Passage for review Start Marker

One of the city legal staff's favorite problem-solving tools took another beating Monday night when Evanston aldermen rejected a proposal to license massage and body works therapists.
Requiring special licenses for various businesses has been the solution Corporation Counsel Grant Farrar has proposed for problems ranging from prostitution to disruptive neighbors.
In recent months that strategy hasn't been working out very well.
Most of the aldermanic ire Monday appeared to be directed at having full-blown regulatory schemes dropped in their laps that hadn't been sufficiently vetted first with representatives of the legitimate businesses that would be affected.
Alderman Ann Rainey, 8th Ward, said "staff should bring these ideas for discussion first, before they go to a lot of work" putting a formal ordinance proposal together.
The massage ordinance was introduced at City Council on March 28. A staff memo indicates it was prepared by Farrar and Police Chief Richard Eddington.
Eddington was looking for an easier way to pursue massage parlor prostitution cases that wouldn't require conducting a full-scale undercover investigation.
Farrar told aldermen that the city's legal staff had "reviewed and considered comparable massage establishment statutes from similarly situated jurisdictions."
But they hadn't talked to any of the dozens of massage therapists and body works professionals in town, or to repesentatives from the American Massage Therapy Association, which has its national headquarters in Evanston.
That left aldermen to deal with the outraged complaints from therapists who feared the ordinance would put them out of business or turn them into criminals.
Alderman Brian Miller, 9th Ward, said the city "needs a better way to work through the questions with public input."
And Alderman Judy Fiske, 1st Ward, said, "The ordinance is just completely overreaching."
Fiske said she was sorry the business owners had to go through the hassle of fighting the ordinance and was concerned about the negative impact it would have "on our wonderful massage therapists" and their clients.
That ordinance also was initially developed by city staff from the law and health departments, again with review of regulatory schemes in other communities but no prior input from the people who would be regulated.
Introduced in January, the plan went down to defeat three months later after outcry from landlords.
The city has informally changed its process for reviewing development projects in recent years — urging developers to hold informal meetings with neighborhood groups before submitting formal plans to the city for review.
At least some aldermen believe that change has made the whole process less acrimonious and resulted in better buildings being built.
It would appear from Monday night's comments that aldermen may be hoping city staff will start doing something similar with their own plans for revising the city code.

Passage for review End Marker
Information shown Start Marker

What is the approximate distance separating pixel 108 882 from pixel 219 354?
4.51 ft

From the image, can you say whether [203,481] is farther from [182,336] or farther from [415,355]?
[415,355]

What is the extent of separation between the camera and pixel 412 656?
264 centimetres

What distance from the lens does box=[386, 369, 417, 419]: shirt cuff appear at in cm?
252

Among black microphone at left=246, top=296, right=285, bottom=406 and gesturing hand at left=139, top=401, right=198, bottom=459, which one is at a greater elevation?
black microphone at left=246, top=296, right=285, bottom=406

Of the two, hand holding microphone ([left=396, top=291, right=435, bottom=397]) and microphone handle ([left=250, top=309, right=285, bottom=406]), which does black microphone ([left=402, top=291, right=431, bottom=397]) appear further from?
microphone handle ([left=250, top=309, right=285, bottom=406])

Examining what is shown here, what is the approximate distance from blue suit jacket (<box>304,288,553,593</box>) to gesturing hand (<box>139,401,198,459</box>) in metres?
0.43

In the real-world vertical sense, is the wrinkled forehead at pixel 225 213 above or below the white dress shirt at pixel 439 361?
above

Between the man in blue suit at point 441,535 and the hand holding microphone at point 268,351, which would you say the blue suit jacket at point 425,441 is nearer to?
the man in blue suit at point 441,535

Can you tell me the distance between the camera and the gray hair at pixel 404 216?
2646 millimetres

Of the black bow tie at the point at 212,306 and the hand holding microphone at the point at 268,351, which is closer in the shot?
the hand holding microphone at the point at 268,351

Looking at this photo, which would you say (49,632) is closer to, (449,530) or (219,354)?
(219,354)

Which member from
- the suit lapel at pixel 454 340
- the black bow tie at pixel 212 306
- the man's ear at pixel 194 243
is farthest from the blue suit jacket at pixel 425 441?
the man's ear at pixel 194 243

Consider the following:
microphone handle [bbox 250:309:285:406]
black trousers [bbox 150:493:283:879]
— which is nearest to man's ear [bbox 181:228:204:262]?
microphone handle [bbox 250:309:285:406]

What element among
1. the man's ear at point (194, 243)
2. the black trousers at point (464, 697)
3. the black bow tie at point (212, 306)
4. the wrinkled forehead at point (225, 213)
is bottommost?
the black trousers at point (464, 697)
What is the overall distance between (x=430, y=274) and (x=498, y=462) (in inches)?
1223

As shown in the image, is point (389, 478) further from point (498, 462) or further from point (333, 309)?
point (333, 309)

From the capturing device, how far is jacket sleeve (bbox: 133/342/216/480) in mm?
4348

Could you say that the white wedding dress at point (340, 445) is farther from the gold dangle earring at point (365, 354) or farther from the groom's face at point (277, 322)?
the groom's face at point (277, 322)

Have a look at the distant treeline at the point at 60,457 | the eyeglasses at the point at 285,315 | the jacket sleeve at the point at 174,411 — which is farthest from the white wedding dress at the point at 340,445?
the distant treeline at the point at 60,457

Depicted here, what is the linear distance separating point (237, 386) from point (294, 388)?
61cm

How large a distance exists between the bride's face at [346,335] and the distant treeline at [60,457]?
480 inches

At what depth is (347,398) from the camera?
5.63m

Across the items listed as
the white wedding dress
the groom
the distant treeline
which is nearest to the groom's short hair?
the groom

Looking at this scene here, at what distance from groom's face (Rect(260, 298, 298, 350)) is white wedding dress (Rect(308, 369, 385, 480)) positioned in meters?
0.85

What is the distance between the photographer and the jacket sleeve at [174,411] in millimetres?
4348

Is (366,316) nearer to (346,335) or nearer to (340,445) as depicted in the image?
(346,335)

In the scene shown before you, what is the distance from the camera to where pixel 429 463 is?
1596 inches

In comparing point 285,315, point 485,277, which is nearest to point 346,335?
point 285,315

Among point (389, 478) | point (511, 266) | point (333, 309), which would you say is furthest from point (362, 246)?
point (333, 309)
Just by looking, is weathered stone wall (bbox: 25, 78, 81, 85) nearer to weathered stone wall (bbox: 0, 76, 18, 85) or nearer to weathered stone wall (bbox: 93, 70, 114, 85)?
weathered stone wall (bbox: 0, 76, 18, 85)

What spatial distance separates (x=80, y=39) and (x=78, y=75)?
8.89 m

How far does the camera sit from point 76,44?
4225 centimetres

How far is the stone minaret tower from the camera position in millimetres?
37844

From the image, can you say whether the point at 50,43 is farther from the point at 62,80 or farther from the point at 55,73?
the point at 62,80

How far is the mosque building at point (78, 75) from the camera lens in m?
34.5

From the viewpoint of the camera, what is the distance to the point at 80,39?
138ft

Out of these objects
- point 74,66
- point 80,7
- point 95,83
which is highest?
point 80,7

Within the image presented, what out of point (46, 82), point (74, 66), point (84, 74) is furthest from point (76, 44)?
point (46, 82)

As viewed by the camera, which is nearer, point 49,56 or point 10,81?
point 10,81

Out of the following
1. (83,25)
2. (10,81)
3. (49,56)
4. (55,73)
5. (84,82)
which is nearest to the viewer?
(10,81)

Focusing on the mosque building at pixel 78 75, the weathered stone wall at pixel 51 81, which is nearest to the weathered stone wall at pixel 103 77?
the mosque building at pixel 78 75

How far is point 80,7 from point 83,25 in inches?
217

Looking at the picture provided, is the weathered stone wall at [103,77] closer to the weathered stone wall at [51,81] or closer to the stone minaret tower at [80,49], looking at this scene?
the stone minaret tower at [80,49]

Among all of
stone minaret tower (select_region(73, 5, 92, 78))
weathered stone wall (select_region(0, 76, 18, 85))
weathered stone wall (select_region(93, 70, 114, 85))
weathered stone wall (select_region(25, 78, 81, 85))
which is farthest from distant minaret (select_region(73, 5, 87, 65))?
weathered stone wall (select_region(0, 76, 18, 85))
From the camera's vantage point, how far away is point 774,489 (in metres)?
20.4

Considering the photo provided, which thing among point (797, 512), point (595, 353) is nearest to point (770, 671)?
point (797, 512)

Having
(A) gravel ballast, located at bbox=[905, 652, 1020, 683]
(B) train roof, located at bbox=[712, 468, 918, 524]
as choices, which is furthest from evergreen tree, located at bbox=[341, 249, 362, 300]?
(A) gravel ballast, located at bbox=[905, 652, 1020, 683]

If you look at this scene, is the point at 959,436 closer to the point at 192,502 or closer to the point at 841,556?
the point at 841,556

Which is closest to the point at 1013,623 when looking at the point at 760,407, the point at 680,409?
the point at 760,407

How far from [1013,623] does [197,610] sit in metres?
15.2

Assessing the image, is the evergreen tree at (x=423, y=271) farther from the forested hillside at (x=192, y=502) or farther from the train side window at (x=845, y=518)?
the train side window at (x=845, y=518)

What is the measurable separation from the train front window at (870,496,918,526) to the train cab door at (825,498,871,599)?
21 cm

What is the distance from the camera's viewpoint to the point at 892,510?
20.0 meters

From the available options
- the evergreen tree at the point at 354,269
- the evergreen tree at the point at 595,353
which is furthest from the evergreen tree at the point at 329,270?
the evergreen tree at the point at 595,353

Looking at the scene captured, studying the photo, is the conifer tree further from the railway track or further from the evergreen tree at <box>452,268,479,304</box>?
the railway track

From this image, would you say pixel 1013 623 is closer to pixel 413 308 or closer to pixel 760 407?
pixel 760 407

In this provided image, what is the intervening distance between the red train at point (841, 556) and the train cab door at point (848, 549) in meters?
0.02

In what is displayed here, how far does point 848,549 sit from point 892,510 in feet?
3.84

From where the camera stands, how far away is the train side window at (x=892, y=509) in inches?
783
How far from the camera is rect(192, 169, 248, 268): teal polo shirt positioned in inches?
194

Information shown End Marker

## What you are asked to do
Name every alderman quoted in the piece on Evanston's massage licensing proposal, along with the ward each represents.

## Answer section
Ann Rainey, 8th Ward; Brian Miller, 9th Ward; Judy Fiske, 1st Ward.